I have two tables with different IDs. I want to join the tables with a join. How can I only display the three special IDs?
Table 1
sp_date | id | value |
-------------+-----+--------+
2021-05-07 | 15 | 1 |
2021-05-07 | 13 | 3 |
2021-05-07 | 15 | 4 |
2021-04-08 | 13 | 2 |
2021-04-08 | 10 | 8 |
Table 2
sp_date | id | value |
-------------+-----+--------+
2021-05-07 | 17 | 2 |
2021-04-08 | 12 | 7 |
2021-03-01 | 17 | 3 |
only the IDs (15 and 13) from table 1 and the ID (17) from table 2 should be displayed with their values.

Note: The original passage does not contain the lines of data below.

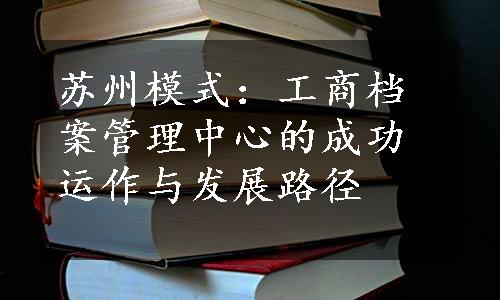 苏州模式：工商档案管理中心的成功运作与发展路径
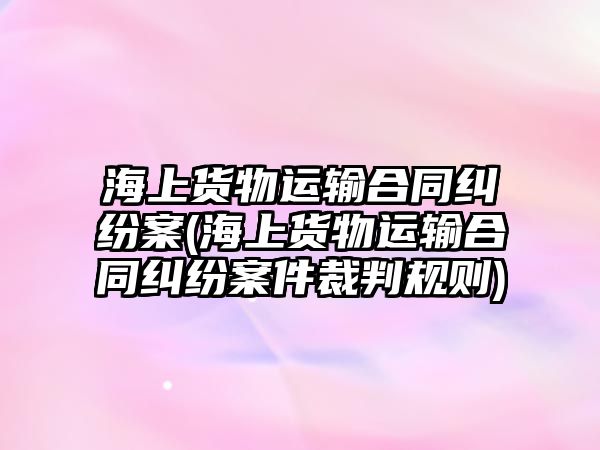 海上货物运输合同纠纷案(海上货物运输合同纠纷案件裁判规则)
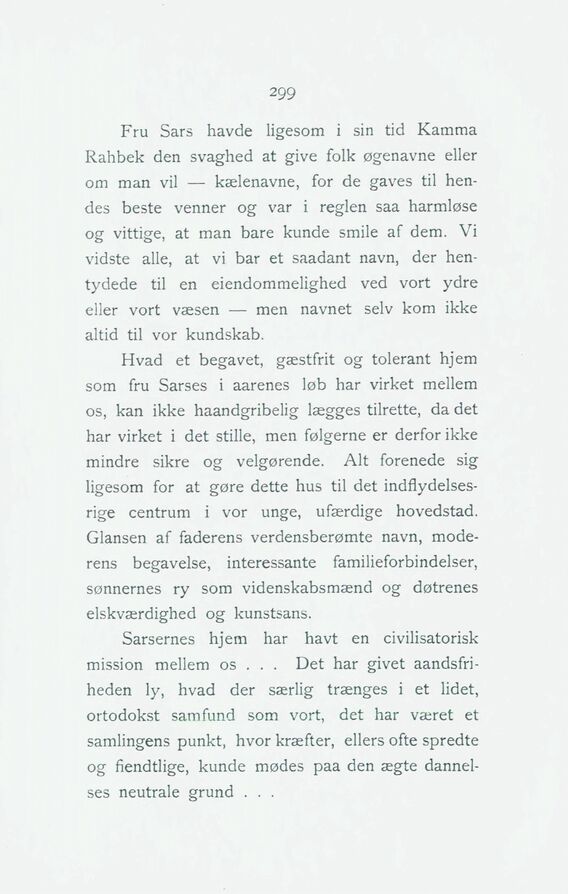 299

Fru Sars havde ligesom i sin tid Kamma Rahbek den svaghed at give folk øgenavne eller om man vil — kælenavne, for de gaves til hendes beste venner og var i reglen saa harmløse og vittige, at man bare kunde smile af dem. Vi vidste alle, at vi bar et saadant navn, der hentydede til en eiendommelighed ved vort ydre eller vort væsen — men navnet selv kom ikke altid til vor kundskab.

Hvad et begavet, gæstfrit og tolerant hjem som fru Sarses i aarenes løb har virket mellem os, kan ikke haandgribelig lægges tilrette, da det har virket i det stille, men følgerne er derfor ikke mindre sikre og velgørende. Alt forenede sig ligesom for at gøre dette hus til det indflydelsesrige centrum i vor unge, ufærdige hovedstad. Glansen af faderens verdensberømte navn, moderens begavelse, interessante familieforbindelser, sønnernes ry som videnskabsmænd og døtrenes elskværdighed og kunstsans.

Sarsernes hjem har havt en civilisatorisk mission mellem os . . . Det har givet aandsfriheden ly, hvad der særlig trænges i et lidet, ortodokst samfund som vort, det har været et samlingens punkt, hvor kræfter, ellers ofte spredte og fiendtlige, kunde mødes paa den ægte dannelses neutrale grund . . .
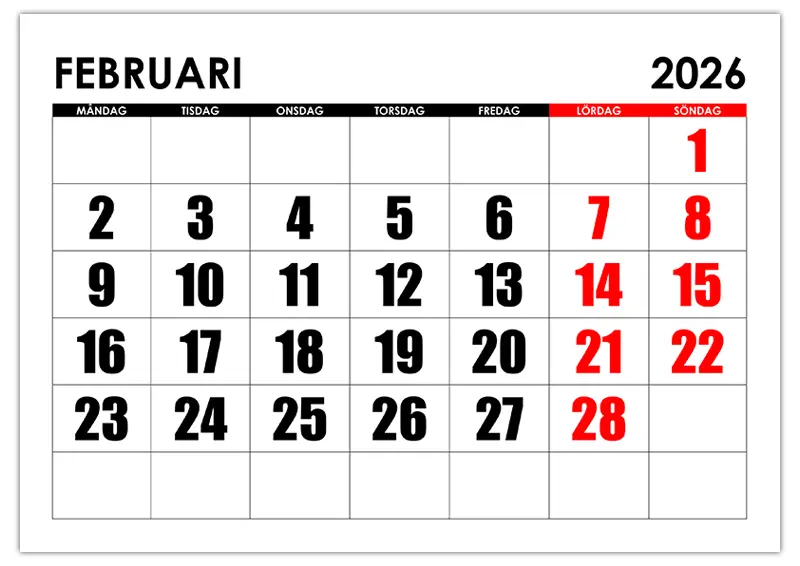 FEBRUARI 2026

| MÅNDAG | TISDAG | ONSDAG | TORSDAG | FREDAG | LÖRDAG | SÖNDAG |
|---|---|---|---|---|---|---|
| | | | | | | 1 |
| 2 | 3 | 4 | 5 | 6 | 7 | 8 |
| 9 | 10 | 11 | 12 | 13 | 14 | 15 |
| 16 | 17 | 18 | 19 | 20 | 21 | 22 |
| 23 | 24 | 25 | 26 | 27 | 28 | |
| | | | | | | |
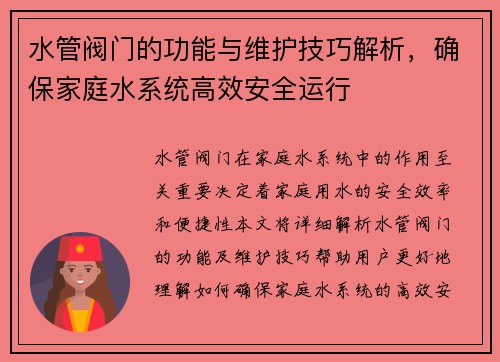 水管阀门的功能与维护技巧解析，确保家庭水系统高效安全运行

水管阀门在家庭水系统中的作用至关重要决定着家庭用水的安全效率和便捷性本文将详细解析水管阀门的功能及维护技巧帮助用户更好地理解如何确保家庭水系统的高效安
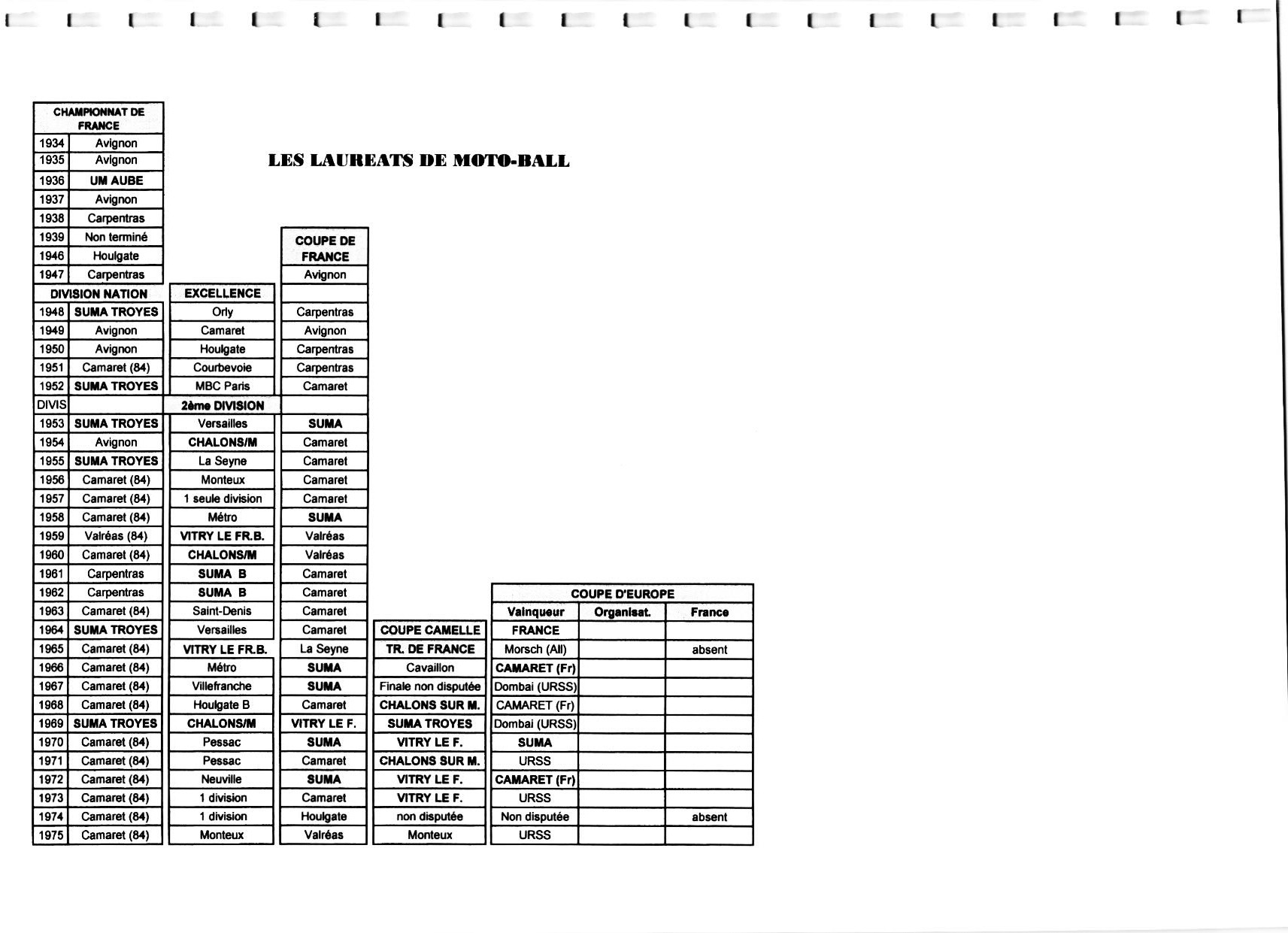 LES LAUREATS DE MOTO-BALL

| CHAMPIONNAT DE FRANCE | | | | | | | |
|---|---|---|---|---|---|---|---|
| 1934 | Avignon | | | | | | |
| 1935 | Avignon | | | | | | |
| 1936 | UM AUBE | | | | | | |
| 1937 | Avignon | | | | | | |
| 1938 | Carpentras | | | | | | |
| 1939 | Non terminé | | COUPE DE FRANCE | | | | |
| 1946 | Houlgate | | | | | | |
| 1947 | Carpentras | | Avignon | | | | |
| DIVISION NATION | | EXCELLENCE | | | | | |
| 1948 | SUMA TROYES | Orly | Carpentras | | | | |
| 1949 | Avignon | Camaret | Avignon | | | | |
| 1950 | Avignon | Houlgate | Carpentras | | | | |
| 1951 | Camaret (84) | Courbevoie | Carpentras | | | | |
| 1952 | SUMA TROYES | MBC Paris | Camaret | | | | |
| DIVIS | | 2ème DIVISION | | | | | |
| 1953 | SUMA TROYES | Versailles | SUMA | | | | |
| 1954 | Avignon | CHALONS/M | Camaret | | | | |
| 1955 | SUMA TROYES | La Seyne | Camaret | | | | |
| 1956 | Camaret (84) | Monteux | Camaret | | | | |
| 1957 | Camaret (84) | 1 seule division | Camaret | | | | |
| 1958 | Camaret (84) | Métro | SUMA | | | | |
| 1959 | Valréas (84) | VITRY LE FR.B. | Valréas | | | | |
| 1960 | Camaret (84) | CHALONS/M | Valréas | | | | |
| 1961 | Carpentras | SUMA B | Camaret | | | | |
| 1962 | Carpentras | SUMA B | Camaret | | COUPE D'EUROPE | | |
| 1963 | Camaret (84) | Saint-Denis | Camaret | | Vainqueur | Organisat. | France |
| 1964 | SUMA TROYES | Versailles | Camaret | COUPE CAMELLE | FRANCE | | |
| 1965 | Camaret (84) | VITRY LE FR.B. | La Seyne | TR. DE FRANCE | Morsch (All) | | absent |
| 1966 | Camaret (84) | Métro | SUMA | Cavaillon | CAMARET (Fr) | | |
| 1967 | Camaret (84) | Villefranche | SUMA | Finale non disputée | Dombai (URSS) | | |
| 1968 | Camaret (84) | Houlgate B | Camaret | CHALONS SUR M. | CAMARET (Fr) | | |
| 1969 | SUMA TROYES | CHALONS/M | VITRY LE F. | SUMA TROYES | Dombai (URSS) | | |
| 1970 | Camaret (84) | Pessac | SUMA | VITRY LE F. | SUMA | | |
| 1971 | Camaret (84) | Pessac | Camaret | CHALONS SUR M. | URSS | | |
| 1972 | Camaret (84) | Neuville | SUMA | VITRY LE F. | CAMARET (Fr) | | |
| 1973 | Camaret (84) | 1 division | Camaret | VITRY LE F. | URSS | | |
| 1974 | Camaret (84) | 1 division | Houlgate | non disputée | Non disputée | | absent |
| 1975 | Camaret (84) | Monteux | Valréas | Monteux | URSS | | |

Id_1 represents the id 15. Id_2 represents the id 13 and Id_3 represents the id 17. the value of the ID's, which have the same date the values of them should be aggregate.
Output should be:
date | id_1 | id_2 | id_3 |
-------------+-------+------+-------+
2021-05-07 | 5 | 3 | 2 |
2021-04-08 | | 2 | |
2021-03-01 | | | 3 |
Pyspark Code
p_df = table 1 e_df = table 2
p_df = p_df.join(e_df, on=[
p_df['sp_date'] == e_df['sk_date']])
p_df = p_df.groupBy(
'sp_date', 'sk_date'
).agg(
F.sum(F.when(F.col('id') == 15, F.col('value'))).alias('id_1'),
F.sum(F.when(F.col('id') == 13, F.col('value'))).alias('id_2'),
F.sum(F.when(F.col('id') == 17, F.col('value'))).alias('id_3'),
).orderBy(
F.desc('sp_date'), F.desc('sk_date')
)
with this code I get values that are too high for the respective columns. what am I doing wrong?